##### DOCUMENT SECTION #####
My theory is it's because most atheists I know of have been raised in religious households and have actually THOUGHT about the truthfulness of it. Many so-called Christians have never had their faith challenged, and have never really taken the time to study it. The better comparison would be to examine those that have had their faith challenged, and either decided for or against Christ. I went through that faith crisis about 20 years ago and have been studying apologetics now for 20 years. I learned much much more about the Bible in the 1st 2 years after that than I did in 20 years before.
To be honest, I think you're lumping in nominal cultural Christians with those that actually have a real faith in Christ. But the folks down at 2nd Self-Righteous Baptist Church may not be a good indication of what it means to be a Christian. They're church-goers. That's it.
My theory is it's because most atheists I know of have been raised in religious households and have actually THOUGHT about the truthfulness of it. .
You said a mouthful there Vizio.
I can't speak for anyone other than myself, but it was an important thing to figure out so required a lot of examination.
##### PROVIDED MATERIAL #####
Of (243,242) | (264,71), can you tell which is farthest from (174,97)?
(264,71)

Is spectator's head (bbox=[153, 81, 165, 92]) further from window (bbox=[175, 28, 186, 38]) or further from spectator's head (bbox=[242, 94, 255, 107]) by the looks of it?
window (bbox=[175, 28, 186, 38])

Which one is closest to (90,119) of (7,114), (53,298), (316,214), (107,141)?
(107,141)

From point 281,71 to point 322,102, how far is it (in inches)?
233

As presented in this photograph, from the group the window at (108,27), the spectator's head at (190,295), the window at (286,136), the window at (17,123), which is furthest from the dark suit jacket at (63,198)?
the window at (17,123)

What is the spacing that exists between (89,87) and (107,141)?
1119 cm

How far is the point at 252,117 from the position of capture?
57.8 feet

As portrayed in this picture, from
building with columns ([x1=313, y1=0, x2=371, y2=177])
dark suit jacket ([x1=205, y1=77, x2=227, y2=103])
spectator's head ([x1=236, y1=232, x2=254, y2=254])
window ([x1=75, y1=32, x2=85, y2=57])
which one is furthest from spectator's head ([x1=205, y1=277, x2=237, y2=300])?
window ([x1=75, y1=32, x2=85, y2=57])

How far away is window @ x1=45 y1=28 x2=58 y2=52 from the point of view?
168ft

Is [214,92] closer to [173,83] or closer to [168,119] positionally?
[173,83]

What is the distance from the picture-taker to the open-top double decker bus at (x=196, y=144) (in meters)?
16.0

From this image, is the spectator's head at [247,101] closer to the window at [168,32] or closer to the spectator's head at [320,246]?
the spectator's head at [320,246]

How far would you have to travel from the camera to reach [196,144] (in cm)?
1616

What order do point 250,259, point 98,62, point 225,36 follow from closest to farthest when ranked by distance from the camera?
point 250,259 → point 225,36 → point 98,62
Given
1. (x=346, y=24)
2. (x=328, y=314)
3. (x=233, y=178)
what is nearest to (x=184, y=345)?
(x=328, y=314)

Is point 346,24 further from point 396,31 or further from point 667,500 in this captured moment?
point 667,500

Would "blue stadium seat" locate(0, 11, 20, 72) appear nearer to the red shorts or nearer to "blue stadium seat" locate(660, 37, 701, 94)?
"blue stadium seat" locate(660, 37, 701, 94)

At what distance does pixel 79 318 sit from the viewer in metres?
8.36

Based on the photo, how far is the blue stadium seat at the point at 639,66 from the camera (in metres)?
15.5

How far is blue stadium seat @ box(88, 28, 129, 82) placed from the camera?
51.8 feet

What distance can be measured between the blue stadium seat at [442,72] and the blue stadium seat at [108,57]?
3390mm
#####
» TASK LIST
- a) Rewrite the stretch of the forum discussion about atheists and Christians from "To be honest, I" through "truthfulness of it. .", renaming "church-goers" as "regular attendees".
- b) In the forum discussion about atheists and Christians, how long has the first writer been studying apologetics?

» PROBLEM SOLUTIONS
- a)
To be honest, I think you're lumping in nominal cultural Christians with those that actually have a real faith in Christ. But the folks down at 2nd Self-Righteous Baptist Church may not be a good indication of what it means to be a Christian. They're regular attendees. That's it.
My theory is it's because most atheists I know of have been raised in religious households and have actually THOUGHT about the truthfulness of it. .

- b) For 20 years.